Dinners always have an edge of ambivalence for me. While it's fun to try a new recipe or pull an old favorite out for the troops, sometimes it's hard to work up the psychic energy to go at it one more time even if the larder is adequately stocked to pull a meal together.
Last night was one of those nights and Dave, bless his heart, got home from work, made me a martini (very dry, shaken, with four, yes four, of those addictive anchovy-stuffed green olives from Spain) and agreed it was a good idea to go out. We decided to head across the river to Justa Pasta, which we hadn't tried since they opened for dinner awhile ago and that had been raved by my brother in his blog.
Though it was prime dinner hour the small dining room wasn't packed, so we ordered at the counter and sat down with our wine and watched as some great-looking caesar salads and big plates of their house spaghetti with meatballs were delivered to nearby tables. This place has it going on with perfectly cooked pasta that they make fresh every day and a casual but not sloppy bistro vibe.
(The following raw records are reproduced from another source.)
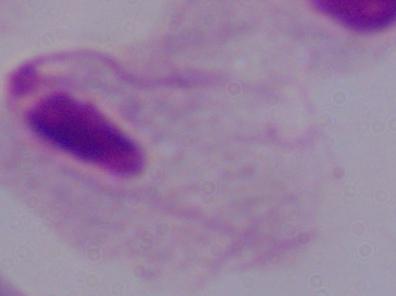

Summary:
  - Magnification: 1000x
  - Identification: trichomonad
  - Modality: micrograph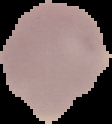 Malaria status: uninfected. From a thin blood film. Segmented cell region on a black background. Image is 112×124 pixels.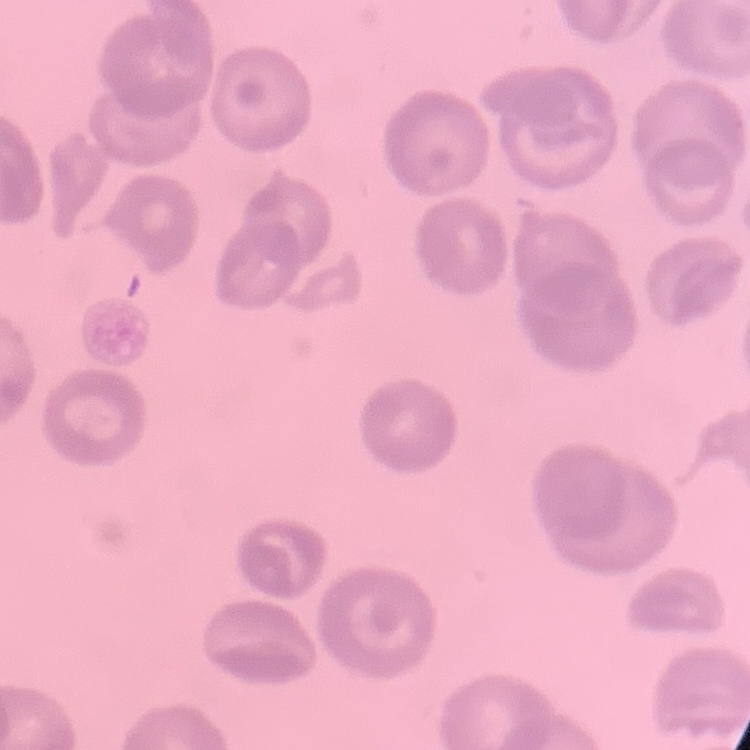
The erythrocytes show no rouleaux formation. Thin peripheral smear. One tile cut from a larger photomicrograph. Field's or Giemsa stain.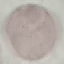

result = no malaria parasites seen
capture = smartphone camera at the microscope eyepiece
preparation = thin blood smear
stain = Giemsa
image type = automatically extracted cell patch, resized to 64 × 64 pixelsLocate every P. falciparum parasite and give its life-cycle stage, and locate every leukocyte and any debris.
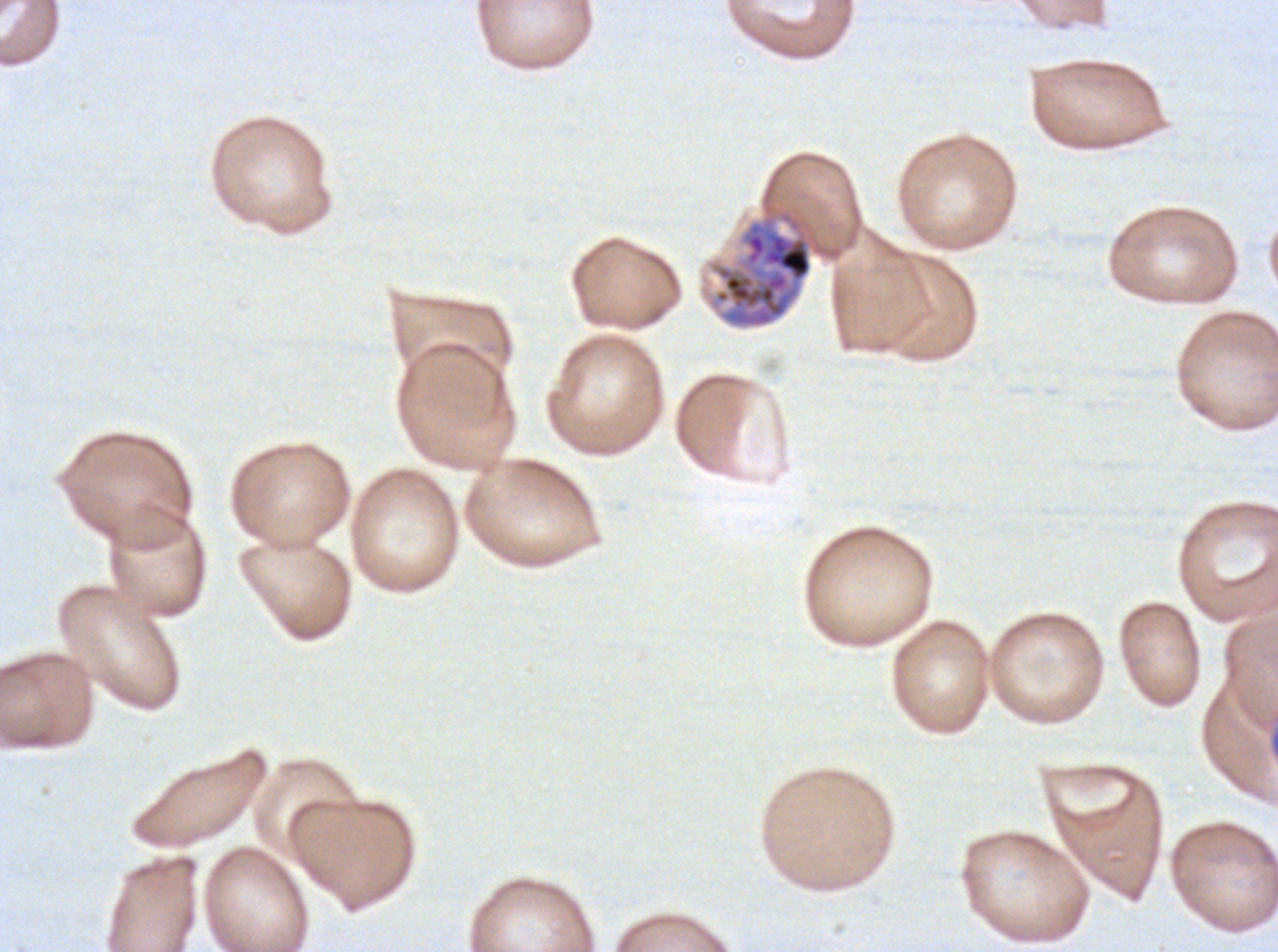
Approximate bounding rectangles given as corner coordinates in pixels from the top-left.
Late schizonts: (x1=714, y1=215, x2=813, y2=328).
No rings, late-ring/early-trophozoite forms, mid trophozoites, late trophozoites, early schizonts, segmenters, gametocytes, leukocytes, or debris observed.

specimen = P. falciparum from a patient in The Gambia, cultured ex vivo for 24 to 48 hours
stain = Giemsa
field of view = one sub-image of a larger composite
preparation = thin blood smear
image size = 1278×952 pixels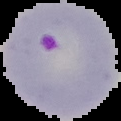

Summary:
  - Image size: 121×121 pixels
  - Preparation: thin blood smear
  - Image type: segmented cell region on a black background
  - Result: Plasmodium parasites identifiedReport the malaria status of this cell.
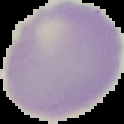
It is uninfected.

Cell region segmented out of the field of view; the surrounding area is masked to black. Image is 124×124 pixels. From a thin blood smear.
Dave had ordered the bucatini with hot sopressata and seasonal vegetables (above right), which included snow peas, chard and cherry tomatoes, all with a nice al dente texture and snappy flavor. The dude and I ordered the linguine with smoked bacon, spinach and asparagus in a light cream sauce and it, too, was perfectly cooked, with just the right amount of garlic-scented cream sauce clinging to the pasta and the very meaty applewood smoked bacon from Nueske's (gotta source some of that right away!).
A dinner for two with entrée and wine is going to run about $35, so it's not a cheap choice but one that's a great value for the quality, and you'll get in and out quickly without feeling rushed, making it a good option for those last-minute "let's go out" evenings.
Details: Justa Pasta, 1326 Nw 19th (at Pettygrove). Phone 503-243-2249.